Lors du G7 à Biarritz en 2019, le président de la République a annoncé vouloir mettre en œuvre une loi fondée sur les recommandations du Conseil consultatif pour l’égalité femmes‑hommes, constitué à cette occasion. Le 25 novembre 2017, le Président de la République a adressé un signal fort en faisant de l’égalité entre les femmes et les hommes la grande cause du quinquennat.

De nombreuses mesures ont déjà été prises par le Gouvernement en la matière, notamment sur les questions de la parentalité (service public des pensions alimentaires, allongement du congé paternité, majoration du complément de mode de garde (CMG) pour les familles monoparentales) ; l’émancipation économique des femmes (index de l’égalité professionnelle entre les femmes et les hommes, revalorisation des métiers largement exercés par des femmes via le Ségur de la santé) ; les violences sexistes et sexuelles (politique publique contre le harcèlement de rue, Grenelle des violences conjugales).

Pourtant, les inégalités économiques de genre perdurent : à poste égal, les femmes gagnent 10,5 % de moins que les hommes ; elles ont 30 % de chances en moins d’être financées par les principaux fonds de capital‑risque que les hommes ; une seule femme dirige une société du CAC 40, dix ans après la loi dite « Copé-Zimmermann », instaurant des quotas de femmes dans les conseils d’administration et de surveillance.

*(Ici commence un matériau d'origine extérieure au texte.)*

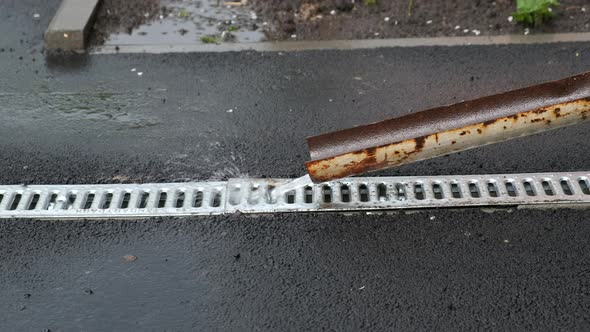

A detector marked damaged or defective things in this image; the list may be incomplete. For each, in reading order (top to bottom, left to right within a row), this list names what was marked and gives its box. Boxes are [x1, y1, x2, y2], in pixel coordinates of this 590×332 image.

rusty metal downspout [308, 71, 588, 183]
rust stain on pipe [308, 72, 588, 183]
rusted pipe end [308, 71, 590, 183]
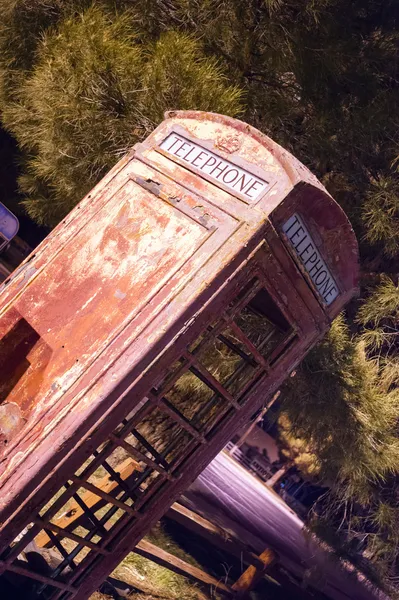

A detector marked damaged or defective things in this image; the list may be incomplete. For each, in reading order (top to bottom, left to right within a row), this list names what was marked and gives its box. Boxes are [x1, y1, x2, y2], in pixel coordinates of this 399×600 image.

rusted metal surface [0, 110, 360, 596]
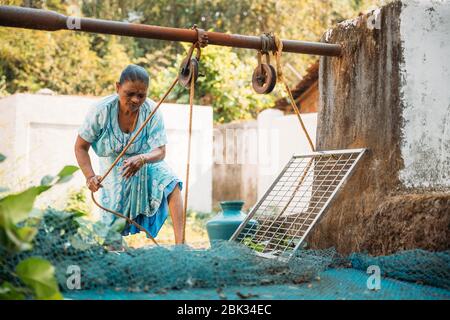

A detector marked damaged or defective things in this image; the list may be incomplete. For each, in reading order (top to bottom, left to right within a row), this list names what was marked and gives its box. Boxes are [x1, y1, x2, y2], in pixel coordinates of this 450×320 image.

rusted pipe [0, 5, 340, 56]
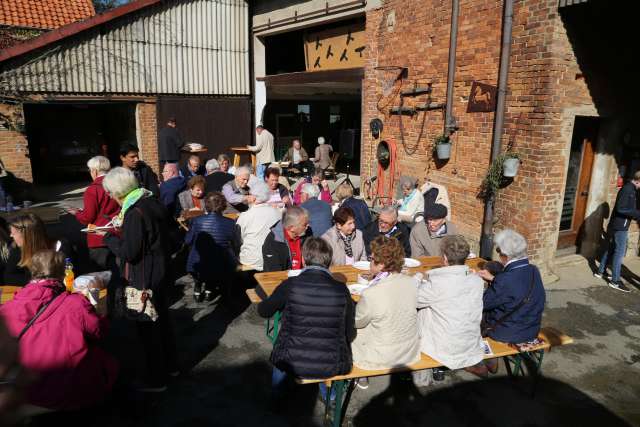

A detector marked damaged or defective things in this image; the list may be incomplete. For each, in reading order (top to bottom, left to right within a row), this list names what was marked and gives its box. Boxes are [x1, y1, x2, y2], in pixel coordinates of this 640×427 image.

rusty metal sign on wall [304, 23, 364, 72]
rusty metal sign on wall [468, 81, 498, 113]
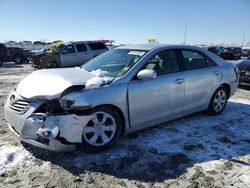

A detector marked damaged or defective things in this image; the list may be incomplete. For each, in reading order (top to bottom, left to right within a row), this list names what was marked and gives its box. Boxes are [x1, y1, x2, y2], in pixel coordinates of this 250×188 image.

crumpled hood [16, 68, 111, 100]
damaged front bumper [3, 97, 94, 151]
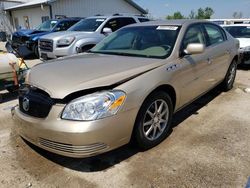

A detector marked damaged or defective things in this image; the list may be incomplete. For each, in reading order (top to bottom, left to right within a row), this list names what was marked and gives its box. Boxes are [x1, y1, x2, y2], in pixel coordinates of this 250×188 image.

cracked headlight [60, 90, 127, 120]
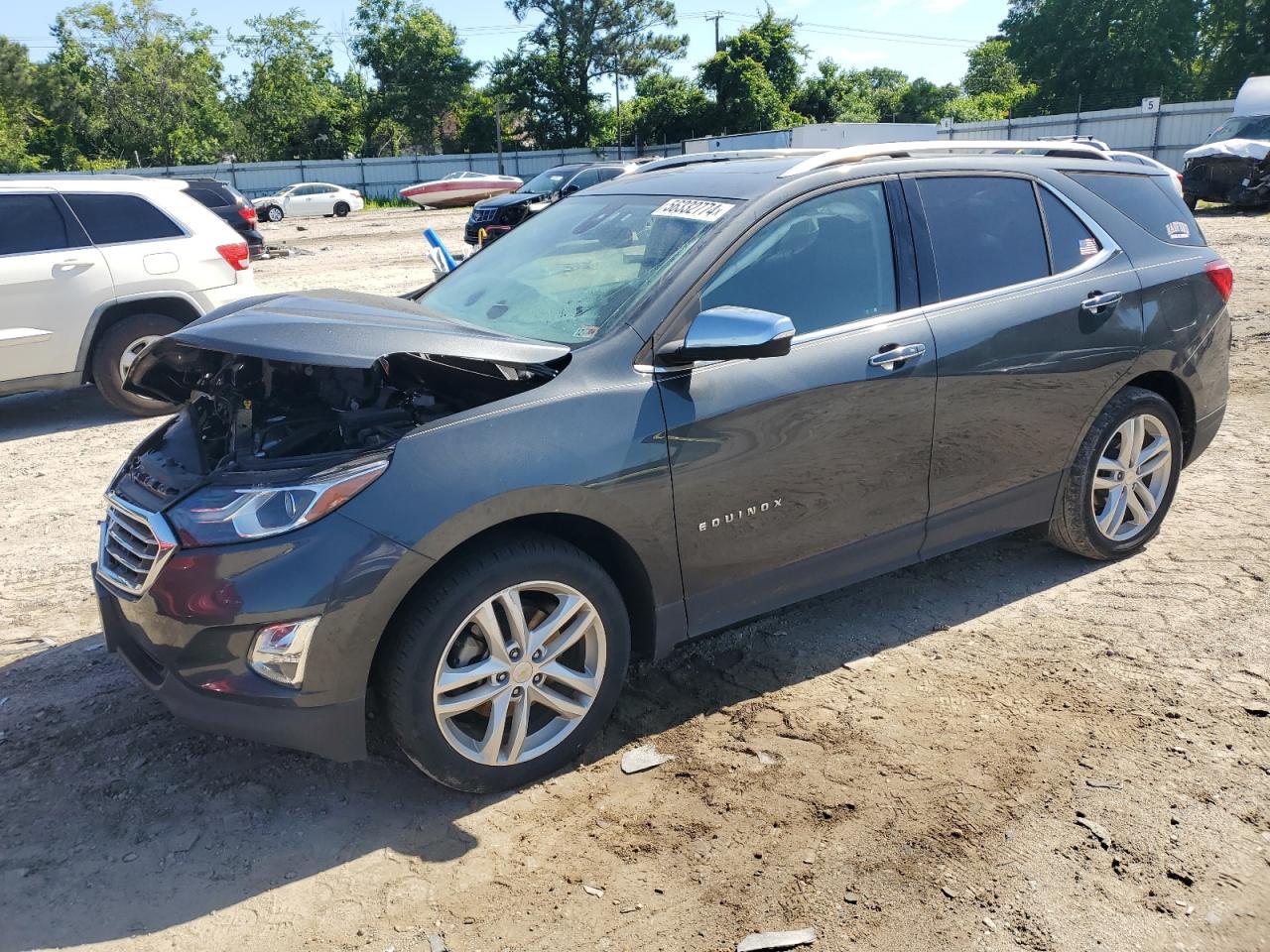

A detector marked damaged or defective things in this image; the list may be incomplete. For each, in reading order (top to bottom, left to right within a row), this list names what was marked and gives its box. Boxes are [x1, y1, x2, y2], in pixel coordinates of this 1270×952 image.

damaged vehicle [1183, 75, 1270, 210]
damaged vehicle [96, 143, 1230, 789]
damaged chevrolet equinox [96, 143, 1230, 797]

La proposition de loi visant à accélérer l’égalité économique et professionnelle; portée par Elisabeth Moreno, ministre chargée de l’égalité entre les femmes et les hommes, de la diversité et de l’égalité des chances, examinée en séance publique le 11 mai dernier, a pour objectif d’agir sur plusieurs leviers afin de lever les obstacles de parité en matière d’enseignement supérieur, de gouvernance économique, ou de financement de l’entreprenariat féminin.

Les principaux articles portent sur la conception d’un « index de l’égalité » dans les établissements d’enseignement du supérieur (article 6) ; l’instauration de quotas de femmes parmi les instances dirigeantes des entreprises de plus de 1 000 salariés (article 7) ; l’introduction d’objectifs de mixité dans le soutien aux entreprises de la banque publique BpiFrance (article 8).

Le texte comprend également des dispositions visant à lutter contre les inégalités économiques « du quotidien » frappant les femmes, telles que l’obligation de versement du salaire et des prestations sociales individuelles sur un compte bancaire dont le salarié est le détenteur ou codétenteur (articles 1er et 2) ; la garantie d’un droit de formation aux femmes bénéficiaires de la prestation partagée d’éducation de l’enfant (article 3) ; des places réservées en crèches aux familles monoparentales, constituées à 85 % de femmes (article 4).

En juin 2021, le Forum Génération Égalité (ONU Femmes) à Paris devrait être l’occasion de formuler de nouvelles mesures concrètes à même de faire franchir à la France un nouveau cap en matière d’égalité d’ici 2030. 

Je salue et soutiens pleinement toutes ces dispositions qui représentent autant d’avancées majeures dans la lutte contre les inégalités entre les femmes et les hommes.